■ **Text**
In a Class B push-pull transistor amplifier, the possibility of cross-over distortion necessitates the output transistors to be operated with a small standing bias, whose value represents a compromise between quiescent power dissipation and the tolerable level of crossover distortion in the amplifier. The circuit shown defines the bias using negative feedback, thereby avoiding the need for potentiometer adjustment and reducing liability to drift.

In the figure T1 and T2 are the output transistors, T1 being driven directly from an operational amplifier while T2 is driven via a feedback circuit, which sets the bias for the output stage. The amplifier voltage gain is controlled in conventional manner by negative feedback via R3.

In operation, T1 base is driven directly from the operational amplifier output and R4 senses the resulting collector current in T1.

D1 limits the voltage across R4 so that heavy load currents on positive output signal swings do not cause T1 to saturate. On negative signal swings T1 will tend to turn off. However, when R4 voltage drops below about 500 mV (the voltage across R5, established by potential divider R5, R6 with the values illustrated), T3 will start to be turned on in grounded-base mode. T4 compensates for T3 Vbe. T3 collector current turns on current mirror T5, T6 (otherwise biased off by R10) which provides base current to turn on T2. Resistors R7 and R8 arrange that the current mirror has a magnificatio...

■ **Data**

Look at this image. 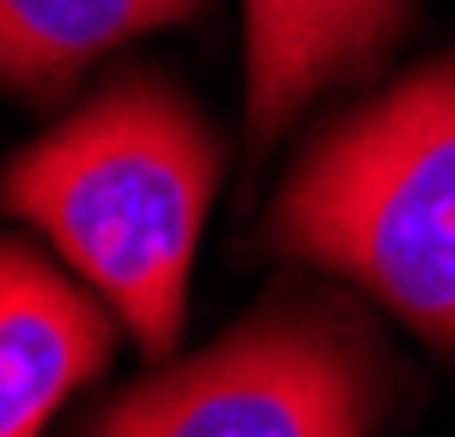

■ **Exercise task 1**
Copy out the part of the amplifier text that opens with the words containing "D1 limits the" and closes with "has a magnificatio...".
■ **Exercise task 2**
Using the amplifier text, mark each statement yes or no and quote the words that decide it.
(a) T2 is driven directly from an operational amplifier.
(b) The circuit sets the bias without needing a potentiometer adjustment.
(c) T4 compensates for T3 Vbe.
■ **Exercise task 3**
According to the amplifier text, which resistor senses the collector current in T1?

■ **Full output 1**
D1 limits the voltage across R4 so that heavy load currents on positive output signal swings do not cause T1 to saturate. On negative signal swings T1 will tend to turn off. However, when R4 voltage drops below about 500 mV (the voltage across R5, established by potential divider R5, R6 with the values illustrated), T3 will start to be turned on in grounded-base mode. T4 compensates for T3 Vbe. T3 collector current turns on current mirror T5, T6 (otherwise biased off by R10) which provides base current to turn on T2. Resistors R7 and R8 arrange that the current mirror has a magnificatio...

■ **Full output 2**
(a) No: "T1 being driven directly from an operational amplifier while T2 is driven via a feedback circuit"
(b) Yes: "thereby avoiding the need for potentiometer adjustment"
(c) Yes: "T4 compensates for T3 Vbe."

■ **Full output 3**
R4